Public Drug Plan Coverage for Children Across Canada: A Portrait of Too Many Colours

2005 
A spate of reports scrutinizing the healthcare system in recent years (Health Canada 1997; Kirby 2002; Romanow 2002) have brought new life to the discussion concerning a national pharmacare program. A program that would ensure access to and affordability of needed medications, particularly for vulnerable populations, has repeatedly been cited as a priority by policy makers as well as stakeholder groups. This goal has yet to be realized, and the debate regarding what constitutes optimal pharmaceutical policy in Canada continues. Currently in Canada, payment for prescription medicines is financed by a combination of public and private sources. In 2001, public plans, consisting of provincial and territorial drug programs, accounted for 46% of total prescription drug spending in Canada (Canadian Institute for Health Information 2004). Persons aged 65 and older accounted for 65% of the $4.44 billion spent on public drug programs in 2001. In contrast, persons aged 14 and under accounted for 2.1% (Health Canada 2001).
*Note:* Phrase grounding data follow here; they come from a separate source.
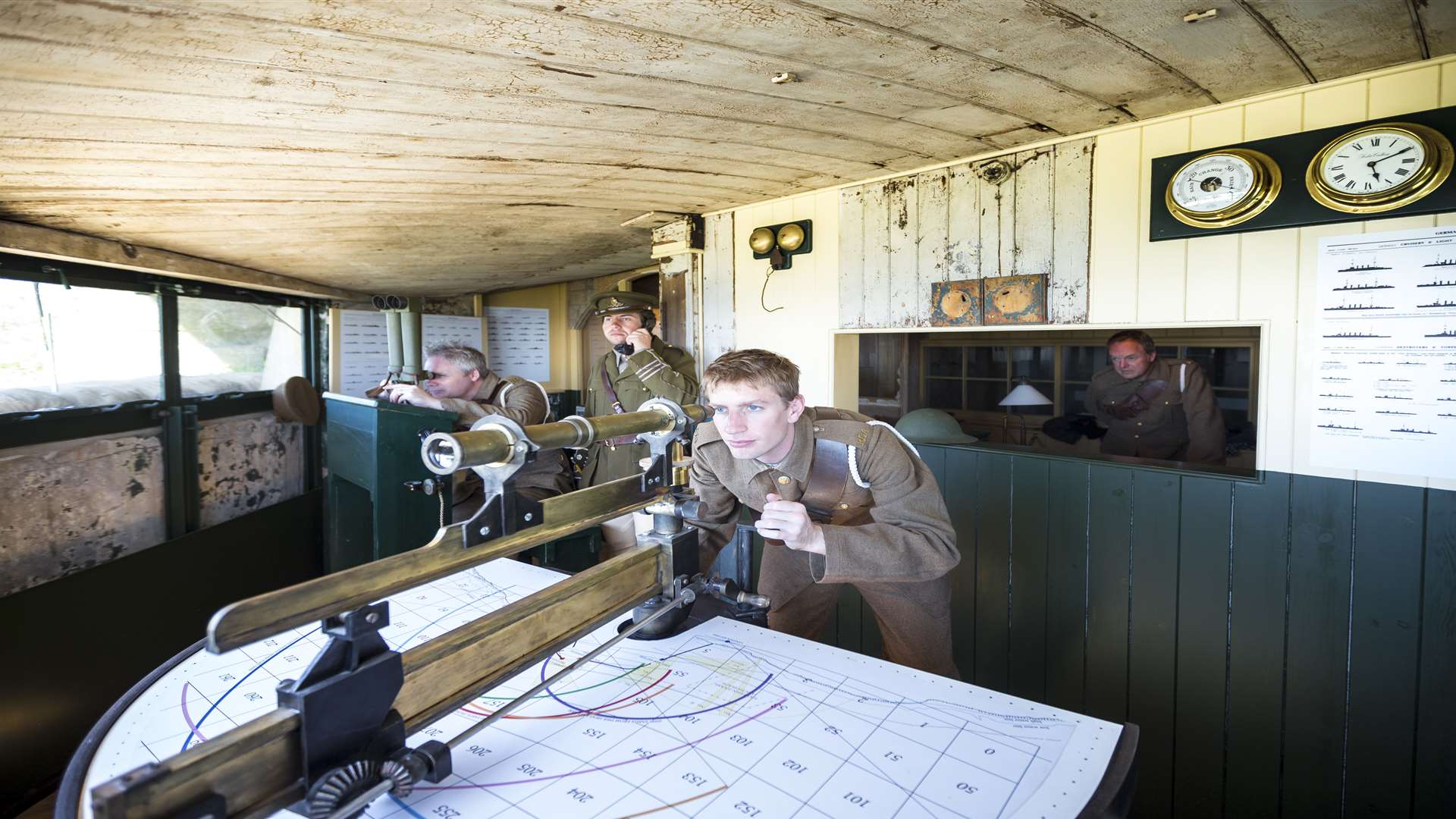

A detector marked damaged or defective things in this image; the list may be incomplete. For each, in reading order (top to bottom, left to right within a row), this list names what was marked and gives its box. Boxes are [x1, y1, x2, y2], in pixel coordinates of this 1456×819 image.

rusty metal plate on wall [926, 275, 984, 323]
rusty metal plate on wall [978, 274, 1048, 325]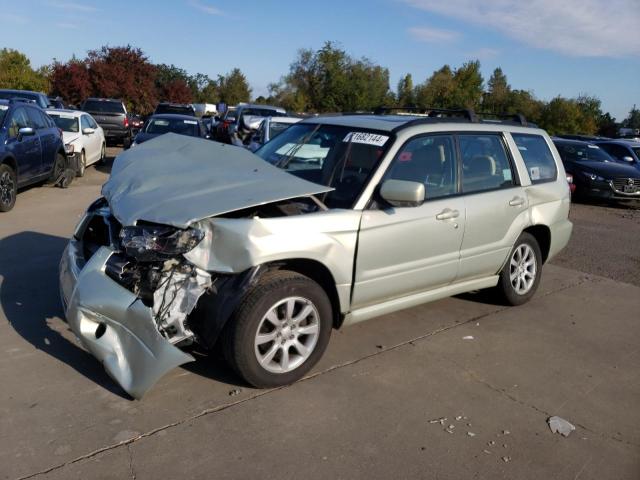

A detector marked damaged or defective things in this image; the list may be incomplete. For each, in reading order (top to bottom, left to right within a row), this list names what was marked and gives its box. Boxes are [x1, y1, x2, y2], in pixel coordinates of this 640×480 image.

detached front bumper [60, 242, 195, 400]
crushed front end [59, 198, 210, 398]
broken headlight [118, 223, 202, 260]
crumpled hood [102, 132, 332, 228]
damaged silver suv [58, 109, 568, 398]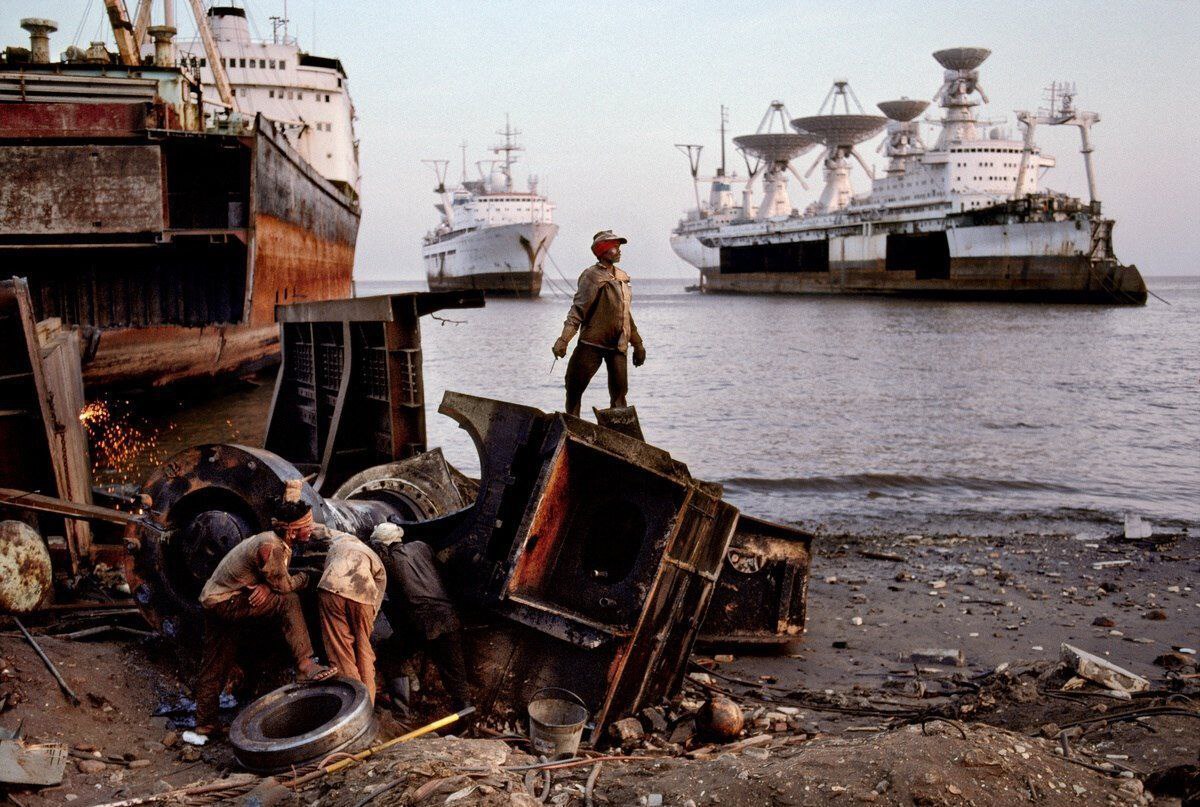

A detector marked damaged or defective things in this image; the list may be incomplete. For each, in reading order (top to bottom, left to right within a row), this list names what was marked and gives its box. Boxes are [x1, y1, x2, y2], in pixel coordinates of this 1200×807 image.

corroded hull [0, 102, 356, 388]
rusty cargo ship [0, 3, 360, 388]
rusty cargo ship [672, 48, 1152, 306]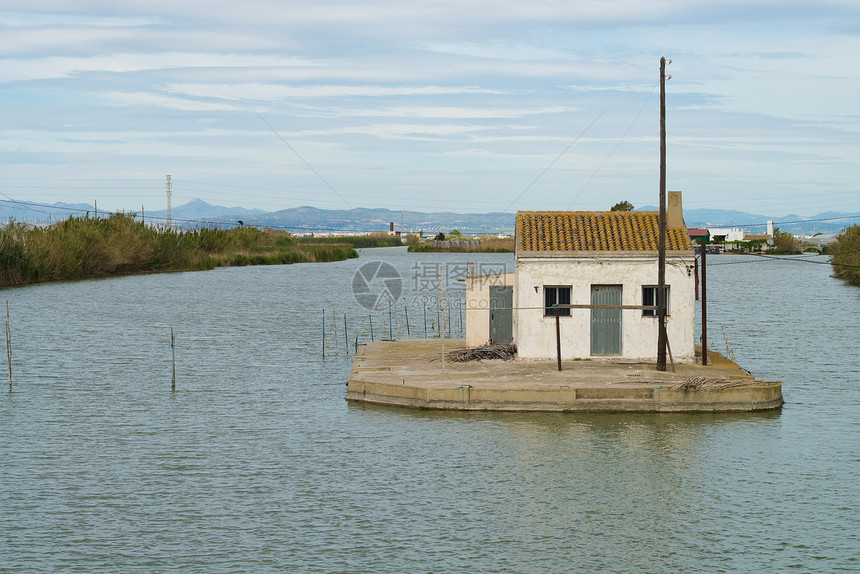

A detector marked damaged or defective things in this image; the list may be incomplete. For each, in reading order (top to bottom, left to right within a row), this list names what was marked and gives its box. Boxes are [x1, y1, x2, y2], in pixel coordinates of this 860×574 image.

rusty metal door [490, 288, 510, 346]
rusty metal door [588, 284, 620, 354]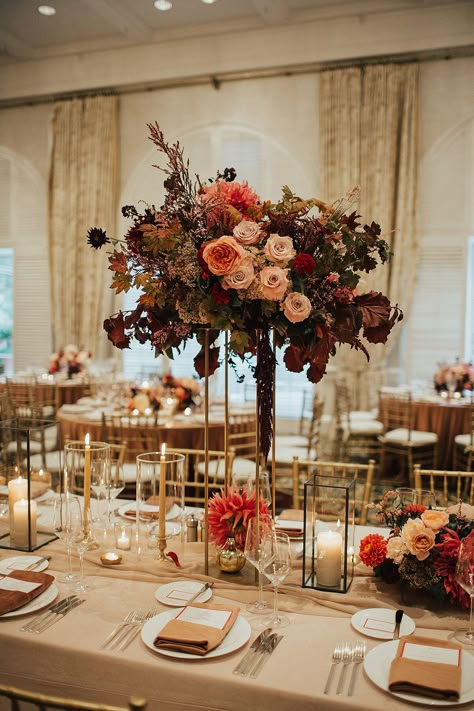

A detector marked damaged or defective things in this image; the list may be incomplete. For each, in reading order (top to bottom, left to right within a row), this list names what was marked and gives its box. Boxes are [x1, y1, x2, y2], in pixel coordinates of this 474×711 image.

rust linen napkin [0, 572, 54, 616]
rust linen napkin [153, 604, 239, 660]
rust linen napkin [386, 636, 462, 700]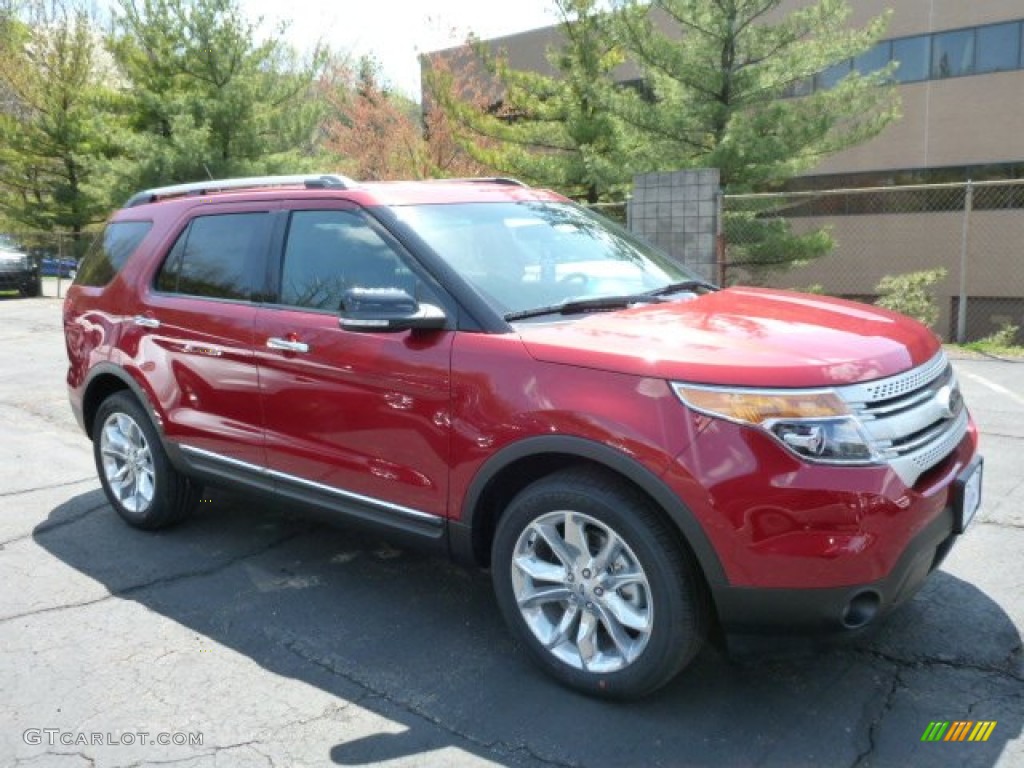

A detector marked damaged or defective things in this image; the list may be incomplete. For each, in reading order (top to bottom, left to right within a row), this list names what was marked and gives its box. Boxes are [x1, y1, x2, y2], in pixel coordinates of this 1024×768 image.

cracked pavement [0, 296, 1019, 765]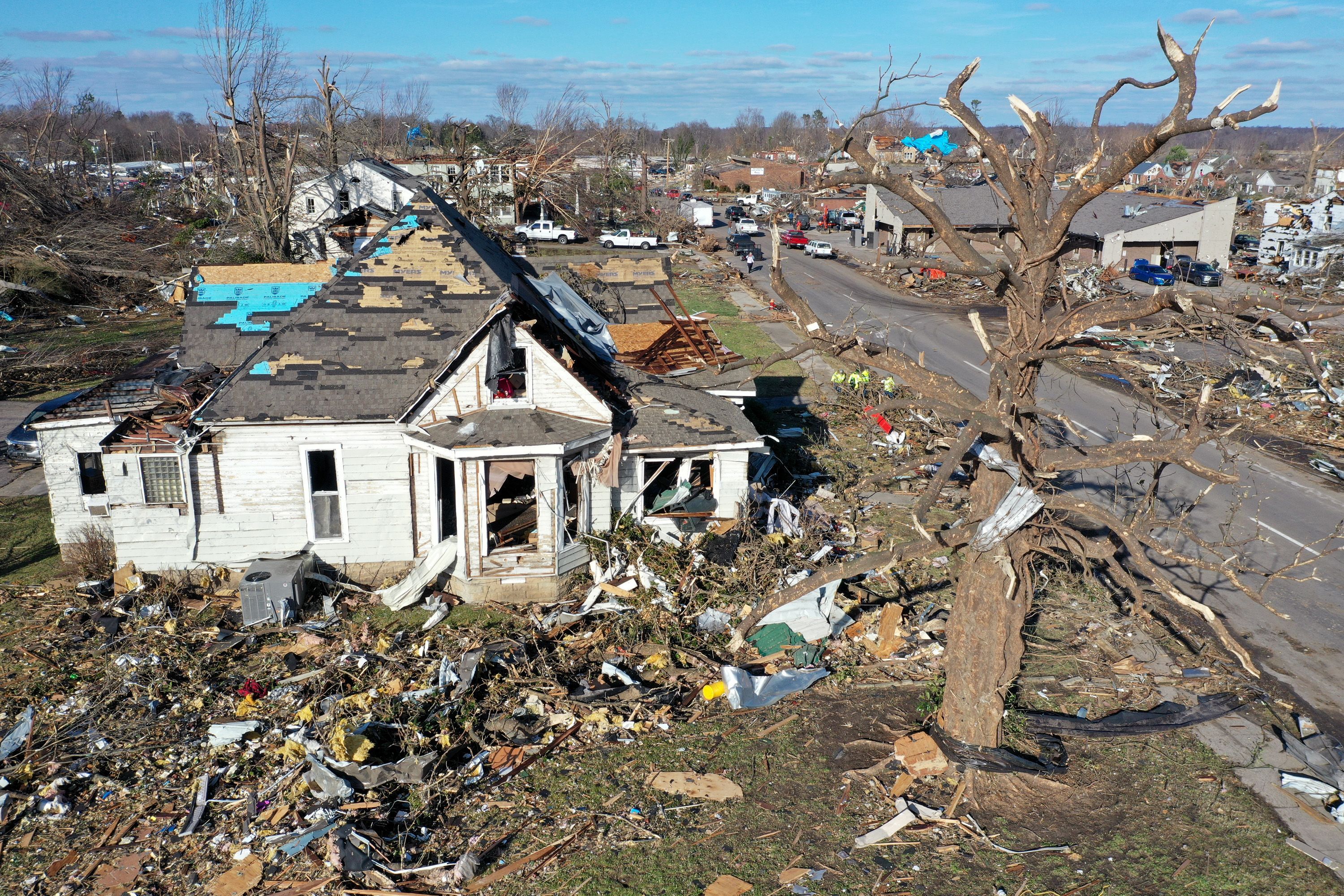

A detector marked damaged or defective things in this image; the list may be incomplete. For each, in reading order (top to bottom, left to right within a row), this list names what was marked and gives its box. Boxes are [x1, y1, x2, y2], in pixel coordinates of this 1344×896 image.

damaged commercial building [867, 181, 1240, 265]
damaged roof [197, 193, 523, 423]
damaged commercial building [29, 190, 767, 602]
shattered window [78, 455, 106, 498]
shattered window [140, 455, 185, 505]
shattered window [308, 448, 344, 538]
shattered window [484, 462, 538, 552]
torn tarp [1032, 692, 1240, 735]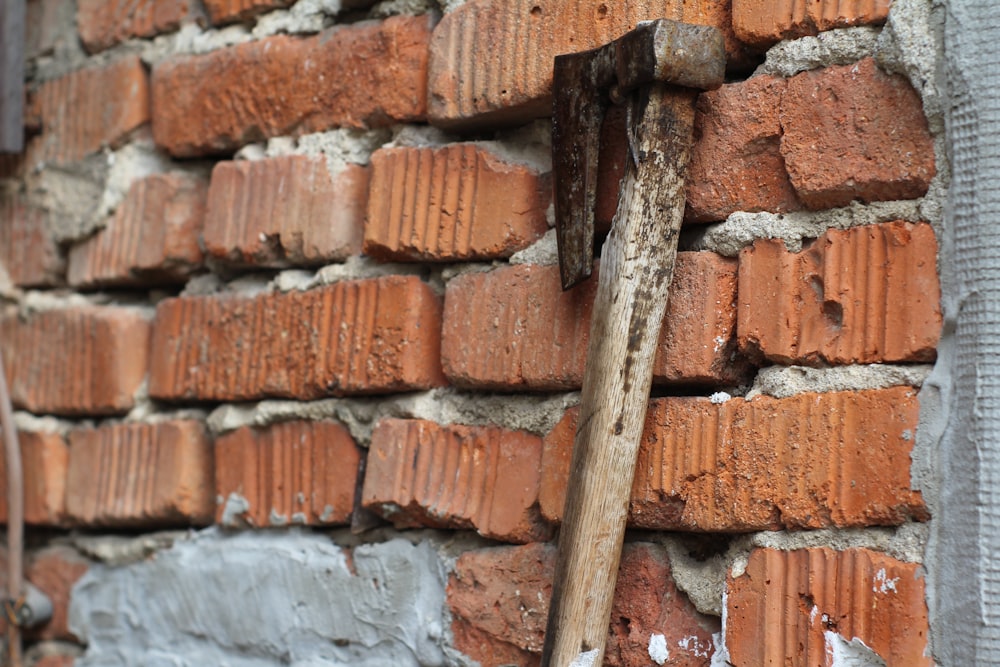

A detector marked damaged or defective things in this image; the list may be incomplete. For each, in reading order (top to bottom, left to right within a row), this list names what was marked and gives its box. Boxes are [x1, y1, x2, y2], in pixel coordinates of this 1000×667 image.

rusty axe head [556, 20, 728, 290]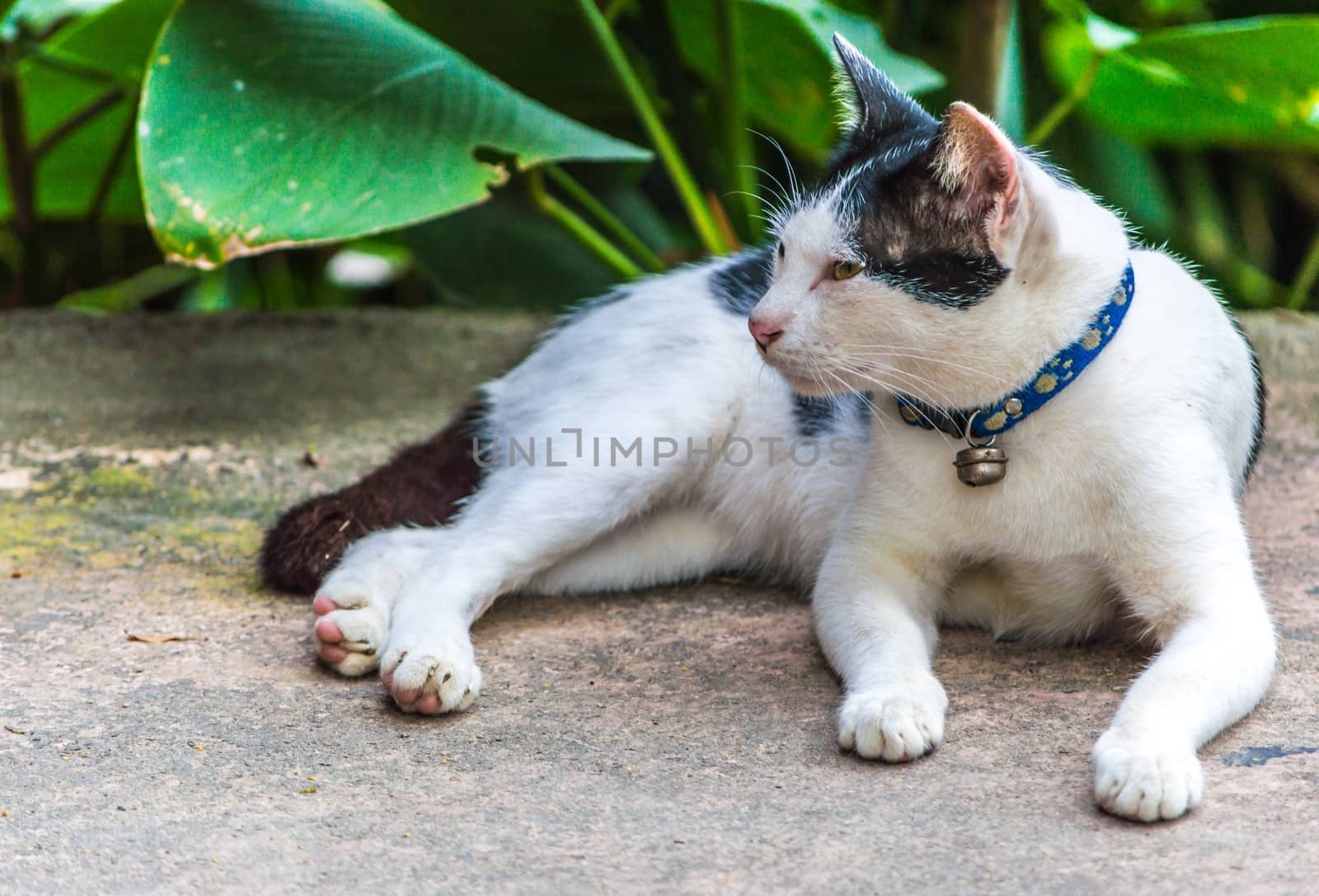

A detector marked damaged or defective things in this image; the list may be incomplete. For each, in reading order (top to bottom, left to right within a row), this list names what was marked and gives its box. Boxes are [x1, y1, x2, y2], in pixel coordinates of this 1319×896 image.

cracked concrete surface [0, 310, 1313, 896]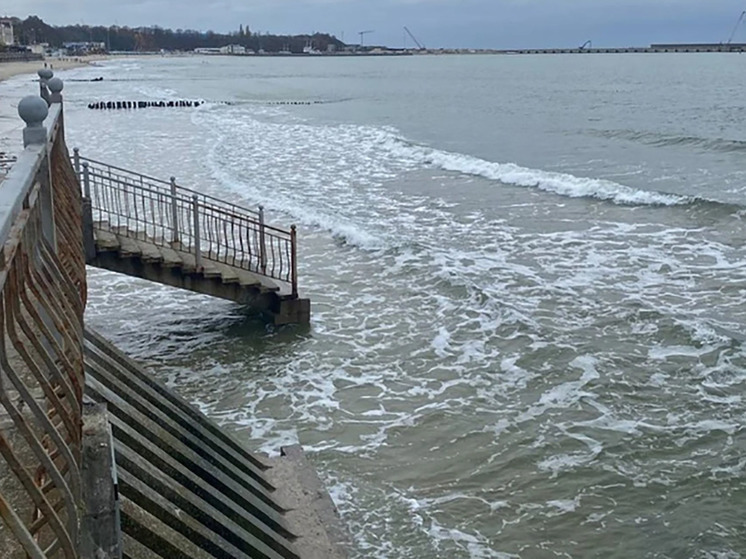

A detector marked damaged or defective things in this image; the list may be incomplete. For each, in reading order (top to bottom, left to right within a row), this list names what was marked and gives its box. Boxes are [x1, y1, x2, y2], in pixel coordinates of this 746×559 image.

While provincial policy makers agree on the importance of providing medication benefits to seniors, there is no agreement on the need to provide the same benefits to other vulnerable populations, including Canada’s 7.5 million children. Thus, the low public spending on pharmaceutical benefits for children may reflect a lack of programs to meet children’s needs. A number of reports have exposed differences in provincial drug plan characteristics related to eligibility, cost-sharing and listed benefits (Canadian Institute for Health Information 2004; Health Canada 2000; Jacobs and Bachynsky 2000; Grootendorst 2002; Narine and Sen 1997; Currie and Nielson 1999; Willison et al. 1998; Morgan 2004). However, none has focused on access to benefits for the paediatric population. The primary objective of this study was to determine the extent of medication coverage for children in publicly administered programs in each province across Canada. This study also investigated the proportion of new drugs added to each provincial formulary in 2003 that included indications for paediatric conditions or allowed prescribing for children.